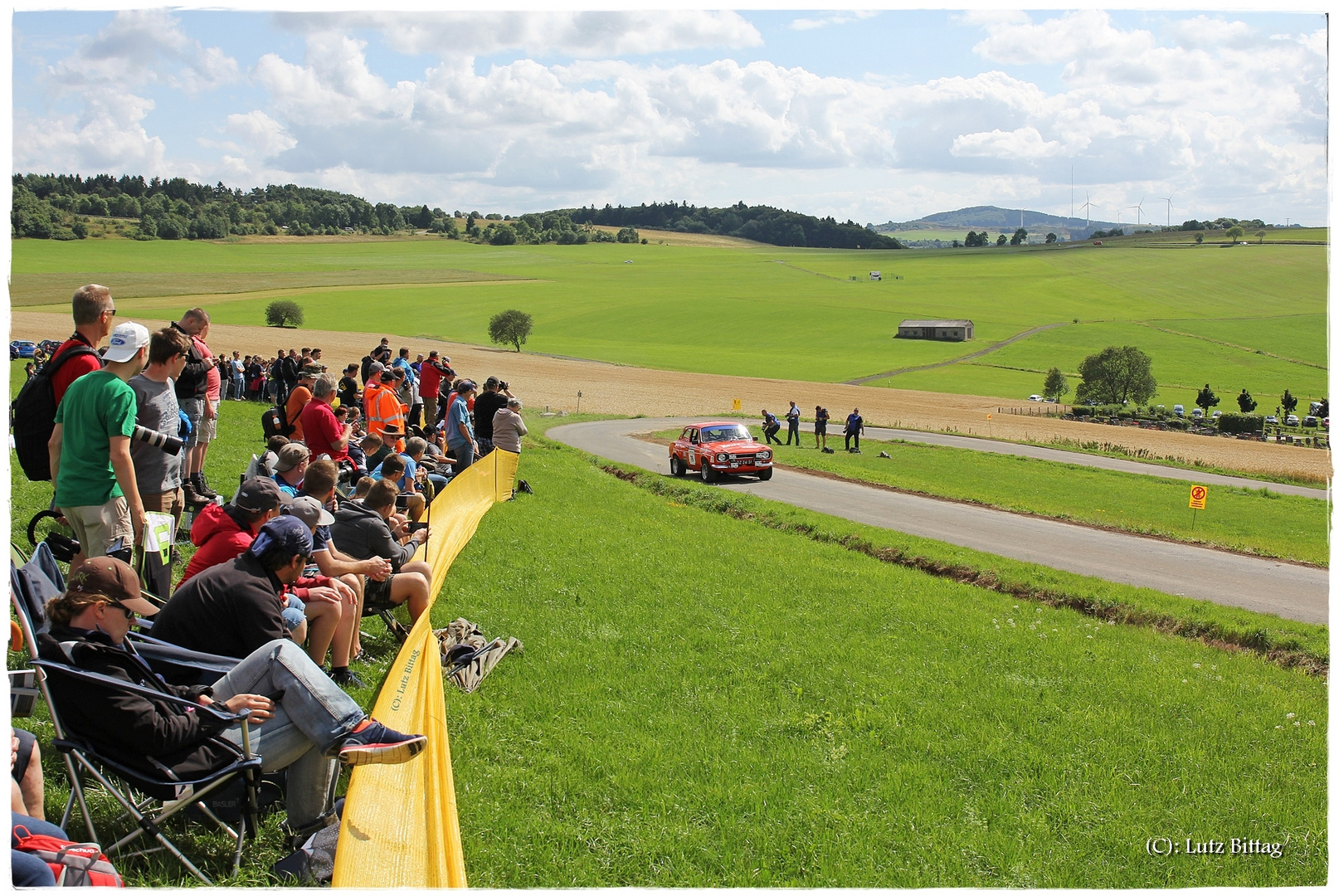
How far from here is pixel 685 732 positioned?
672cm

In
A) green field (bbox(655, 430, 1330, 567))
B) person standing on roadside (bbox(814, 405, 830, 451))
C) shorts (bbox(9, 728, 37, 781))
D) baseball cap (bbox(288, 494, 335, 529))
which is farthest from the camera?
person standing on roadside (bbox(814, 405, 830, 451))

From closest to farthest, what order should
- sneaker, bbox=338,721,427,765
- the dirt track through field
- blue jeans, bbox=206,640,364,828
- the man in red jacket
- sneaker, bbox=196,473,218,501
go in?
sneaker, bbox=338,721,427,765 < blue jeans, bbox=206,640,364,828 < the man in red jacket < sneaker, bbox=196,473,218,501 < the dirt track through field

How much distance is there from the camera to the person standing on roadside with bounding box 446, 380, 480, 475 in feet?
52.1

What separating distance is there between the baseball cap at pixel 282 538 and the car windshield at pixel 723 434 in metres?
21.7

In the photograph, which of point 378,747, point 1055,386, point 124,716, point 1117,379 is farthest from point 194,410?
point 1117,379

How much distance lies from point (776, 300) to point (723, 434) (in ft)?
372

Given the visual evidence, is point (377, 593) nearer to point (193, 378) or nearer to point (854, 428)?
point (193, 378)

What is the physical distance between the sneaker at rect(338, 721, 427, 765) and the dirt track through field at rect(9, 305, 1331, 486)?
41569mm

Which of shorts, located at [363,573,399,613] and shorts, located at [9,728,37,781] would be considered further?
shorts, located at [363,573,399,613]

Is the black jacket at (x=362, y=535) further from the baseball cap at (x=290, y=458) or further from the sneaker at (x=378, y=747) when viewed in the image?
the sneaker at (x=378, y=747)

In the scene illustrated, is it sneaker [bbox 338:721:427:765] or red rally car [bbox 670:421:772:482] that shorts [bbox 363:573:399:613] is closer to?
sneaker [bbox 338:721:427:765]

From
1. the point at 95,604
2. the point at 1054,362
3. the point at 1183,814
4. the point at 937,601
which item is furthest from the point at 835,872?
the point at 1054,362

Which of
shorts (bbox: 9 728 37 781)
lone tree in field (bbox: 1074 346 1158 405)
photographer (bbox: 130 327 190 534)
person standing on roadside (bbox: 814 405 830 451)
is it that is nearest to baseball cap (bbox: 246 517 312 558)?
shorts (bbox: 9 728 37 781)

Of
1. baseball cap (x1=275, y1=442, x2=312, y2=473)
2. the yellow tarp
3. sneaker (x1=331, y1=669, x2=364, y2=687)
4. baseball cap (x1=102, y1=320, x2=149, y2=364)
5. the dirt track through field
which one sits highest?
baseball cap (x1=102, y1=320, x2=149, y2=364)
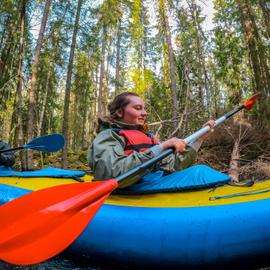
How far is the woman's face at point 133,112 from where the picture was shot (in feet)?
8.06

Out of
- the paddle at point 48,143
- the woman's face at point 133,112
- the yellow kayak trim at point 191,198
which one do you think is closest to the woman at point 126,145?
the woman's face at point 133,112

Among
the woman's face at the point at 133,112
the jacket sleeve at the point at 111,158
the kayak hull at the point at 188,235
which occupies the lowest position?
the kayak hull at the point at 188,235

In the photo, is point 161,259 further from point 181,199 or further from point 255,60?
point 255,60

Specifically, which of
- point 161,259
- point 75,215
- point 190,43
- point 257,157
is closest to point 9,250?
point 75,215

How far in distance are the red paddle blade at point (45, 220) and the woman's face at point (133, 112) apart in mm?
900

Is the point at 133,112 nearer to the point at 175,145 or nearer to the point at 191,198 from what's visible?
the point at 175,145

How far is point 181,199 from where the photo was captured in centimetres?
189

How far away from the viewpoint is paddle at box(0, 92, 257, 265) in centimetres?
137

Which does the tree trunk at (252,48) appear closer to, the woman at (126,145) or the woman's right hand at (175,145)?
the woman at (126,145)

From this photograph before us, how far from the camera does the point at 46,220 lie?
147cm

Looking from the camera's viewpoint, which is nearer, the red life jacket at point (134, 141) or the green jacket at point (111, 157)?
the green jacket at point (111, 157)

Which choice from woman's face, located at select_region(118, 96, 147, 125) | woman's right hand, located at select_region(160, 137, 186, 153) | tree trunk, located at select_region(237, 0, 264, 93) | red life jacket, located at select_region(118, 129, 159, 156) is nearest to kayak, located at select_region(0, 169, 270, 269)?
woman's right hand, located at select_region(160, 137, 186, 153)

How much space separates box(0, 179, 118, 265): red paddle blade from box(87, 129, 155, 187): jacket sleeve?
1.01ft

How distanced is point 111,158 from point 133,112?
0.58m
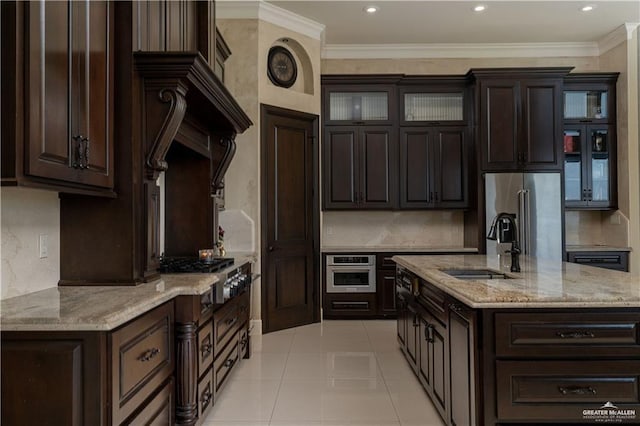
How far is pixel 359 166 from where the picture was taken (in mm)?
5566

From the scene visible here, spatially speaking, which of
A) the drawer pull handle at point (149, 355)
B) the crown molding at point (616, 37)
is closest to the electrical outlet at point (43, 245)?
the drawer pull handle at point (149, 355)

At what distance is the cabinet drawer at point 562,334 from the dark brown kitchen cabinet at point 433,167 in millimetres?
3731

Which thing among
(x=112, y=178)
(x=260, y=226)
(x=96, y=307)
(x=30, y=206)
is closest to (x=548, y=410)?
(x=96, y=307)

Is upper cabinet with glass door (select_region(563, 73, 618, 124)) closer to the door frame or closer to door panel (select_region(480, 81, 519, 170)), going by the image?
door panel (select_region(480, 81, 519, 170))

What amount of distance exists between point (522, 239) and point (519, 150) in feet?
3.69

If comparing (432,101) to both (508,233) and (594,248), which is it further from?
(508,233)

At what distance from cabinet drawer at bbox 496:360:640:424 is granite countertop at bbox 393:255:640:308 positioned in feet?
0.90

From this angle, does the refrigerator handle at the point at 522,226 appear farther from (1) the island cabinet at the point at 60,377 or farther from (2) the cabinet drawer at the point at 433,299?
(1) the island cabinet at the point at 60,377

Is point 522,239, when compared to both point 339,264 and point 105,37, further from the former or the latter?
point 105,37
---
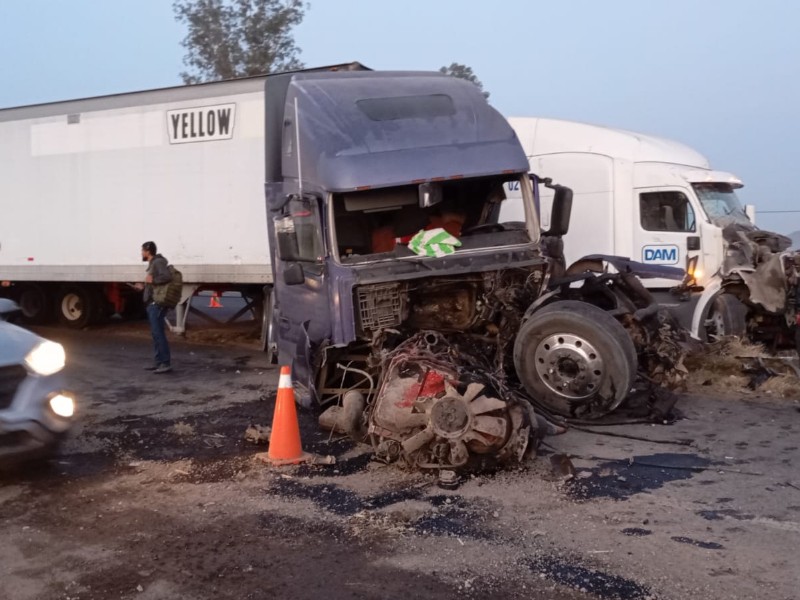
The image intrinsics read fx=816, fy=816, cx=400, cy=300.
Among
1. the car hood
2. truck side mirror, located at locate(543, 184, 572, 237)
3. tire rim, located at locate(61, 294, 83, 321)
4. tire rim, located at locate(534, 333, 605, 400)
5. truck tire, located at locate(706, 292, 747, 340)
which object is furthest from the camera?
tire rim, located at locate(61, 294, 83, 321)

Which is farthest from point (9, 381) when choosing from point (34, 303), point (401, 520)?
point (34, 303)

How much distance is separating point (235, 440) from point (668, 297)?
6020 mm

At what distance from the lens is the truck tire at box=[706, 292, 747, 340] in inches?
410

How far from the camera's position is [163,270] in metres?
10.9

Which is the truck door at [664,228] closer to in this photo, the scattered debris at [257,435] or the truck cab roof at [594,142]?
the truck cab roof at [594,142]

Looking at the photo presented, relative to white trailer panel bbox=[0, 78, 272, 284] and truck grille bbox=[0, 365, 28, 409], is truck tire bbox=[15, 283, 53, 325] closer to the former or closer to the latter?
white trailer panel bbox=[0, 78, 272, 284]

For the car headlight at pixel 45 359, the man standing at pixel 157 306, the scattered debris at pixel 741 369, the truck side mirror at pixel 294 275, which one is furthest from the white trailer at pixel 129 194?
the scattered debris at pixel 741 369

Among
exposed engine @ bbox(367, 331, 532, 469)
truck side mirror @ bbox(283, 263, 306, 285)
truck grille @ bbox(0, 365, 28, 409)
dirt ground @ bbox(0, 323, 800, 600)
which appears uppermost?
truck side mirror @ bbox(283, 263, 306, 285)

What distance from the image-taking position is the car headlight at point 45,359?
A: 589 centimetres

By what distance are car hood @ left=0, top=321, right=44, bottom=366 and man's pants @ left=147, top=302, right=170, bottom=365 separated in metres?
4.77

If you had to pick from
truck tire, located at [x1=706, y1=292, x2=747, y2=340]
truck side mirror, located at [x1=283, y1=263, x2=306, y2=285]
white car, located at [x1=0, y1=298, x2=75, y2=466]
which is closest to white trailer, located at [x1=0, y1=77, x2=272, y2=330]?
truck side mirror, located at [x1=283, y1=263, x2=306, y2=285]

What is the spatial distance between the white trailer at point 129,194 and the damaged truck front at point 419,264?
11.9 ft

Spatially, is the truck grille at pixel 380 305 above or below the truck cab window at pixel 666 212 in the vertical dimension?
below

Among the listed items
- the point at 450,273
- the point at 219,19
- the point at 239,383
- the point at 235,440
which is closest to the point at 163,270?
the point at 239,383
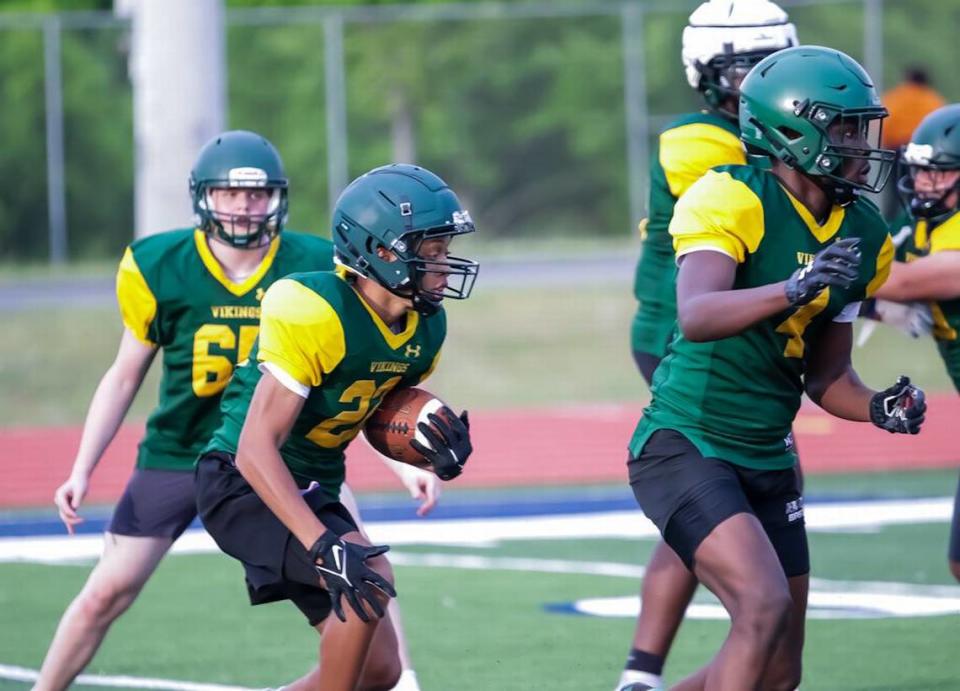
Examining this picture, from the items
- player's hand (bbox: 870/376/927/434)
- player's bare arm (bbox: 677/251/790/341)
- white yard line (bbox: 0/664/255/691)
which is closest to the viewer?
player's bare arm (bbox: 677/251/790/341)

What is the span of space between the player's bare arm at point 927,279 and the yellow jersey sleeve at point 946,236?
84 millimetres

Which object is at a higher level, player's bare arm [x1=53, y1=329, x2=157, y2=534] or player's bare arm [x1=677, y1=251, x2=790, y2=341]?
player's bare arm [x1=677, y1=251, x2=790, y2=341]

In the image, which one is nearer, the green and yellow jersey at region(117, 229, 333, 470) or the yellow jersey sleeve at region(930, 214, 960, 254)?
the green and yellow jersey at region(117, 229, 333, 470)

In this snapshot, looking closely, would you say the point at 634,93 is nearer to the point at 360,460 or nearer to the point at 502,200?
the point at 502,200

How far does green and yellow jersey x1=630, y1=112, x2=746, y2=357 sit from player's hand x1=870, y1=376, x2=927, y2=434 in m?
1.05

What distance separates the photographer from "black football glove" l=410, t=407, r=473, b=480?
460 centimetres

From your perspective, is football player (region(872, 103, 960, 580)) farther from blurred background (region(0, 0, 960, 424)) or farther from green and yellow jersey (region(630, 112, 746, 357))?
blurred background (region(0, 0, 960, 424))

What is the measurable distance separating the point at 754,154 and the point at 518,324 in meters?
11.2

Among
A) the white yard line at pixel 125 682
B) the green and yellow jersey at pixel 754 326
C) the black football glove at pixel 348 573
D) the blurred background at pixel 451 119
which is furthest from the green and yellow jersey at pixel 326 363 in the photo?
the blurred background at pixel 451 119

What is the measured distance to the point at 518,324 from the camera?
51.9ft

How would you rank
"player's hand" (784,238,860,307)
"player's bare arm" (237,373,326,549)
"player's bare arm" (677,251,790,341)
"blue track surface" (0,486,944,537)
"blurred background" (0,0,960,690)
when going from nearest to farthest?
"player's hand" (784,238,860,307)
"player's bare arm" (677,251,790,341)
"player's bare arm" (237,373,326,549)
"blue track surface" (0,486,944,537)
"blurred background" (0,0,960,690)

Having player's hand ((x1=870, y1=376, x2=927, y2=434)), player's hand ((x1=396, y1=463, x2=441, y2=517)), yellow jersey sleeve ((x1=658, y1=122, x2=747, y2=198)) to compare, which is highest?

EXERCISE DIRECTIONS => Can you rewrite the lines as a JSON list of strings, one string per line, starting with the line that contains "By what distance" and going on through the line that contains "460 centimetres"? Skip blank lines and leave out the pictures.

TASK OUTPUT =>
[
  "By what distance are car hood @ left=0, top=321, right=44, bottom=366 and man's pants @ left=147, top=302, right=170, bottom=365 separated in metres?",
  "4.77",
  "If you had to pick from",
  "truck tire, located at [x1=706, y1=292, x2=747, y2=340]",
  "truck side mirror, located at [x1=283, y1=263, x2=306, y2=285]",
  "white car, located at [x1=0, y1=298, x2=75, y2=466]",
  "which is closest to white trailer, located at [x1=0, y1=77, x2=272, y2=330]?",
  "truck side mirror, located at [x1=283, y1=263, x2=306, y2=285]",
  "What is the spatial distance between the white trailer at point 129,194 and the damaged truck front at point 419,264?",
  "11.9 ft",
  "Spatially, is the truck grille at pixel 380 305 above or below the truck cab window at pixel 666 212 in the vertical dimension?",
  "below",
  "Among the listed items",
  "- the point at 450,273",
  "- the point at 219,19",
  "- the point at 239,383",
  "- the point at 235,440",
  "which is closest to the point at 163,270?",
  "the point at 239,383",
  "Examining this picture, from the items",
  "- player's hand (bbox: 870/376/927/434)",
  "- player's bare arm (bbox: 677/251/790/341)",
  "- white yard line (bbox: 0/664/255/691)",
  "which is closest to the viewer?",
  "player's bare arm (bbox: 677/251/790/341)",
  "What is the span of space between the player's bare arm at point 927,279 and the yellow jersey sleeve at point 946,236?",
  "84 millimetres",
  "Which object is at a higher level, player's bare arm [x1=53, y1=329, x2=157, y2=534] or player's bare arm [x1=677, y1=251, x2=790, y2=341]?",
  "player's bare arm [x1=677, y1=251, x2=790, y2=341]",
  "In the image, which one is nearer, the green and yellow jersey at region(117, 229, 333, 470) or the yellow jersey sleeve at region(930, 214, 960, 254)?",
  "the green and yellow jersey at region(117, 229, 333, 470)",
  "In this snapshot, looking closely, would you say the point at 634,93 is nearer to the point at 360,460 or nearer to the point at 502,200?",
  "the point at 502,200",
  "How far does green and yellow jersey x1=630, y1=112, x2=746, y2=357 sit from player's hand x1=870, y1=376, x2=927, y2=434 in m?",
  "1.05",
  "What distance separates the photographer from \"black football glove\" l=410, t=407, r=473, b=480?",
  "460 centimetres"
]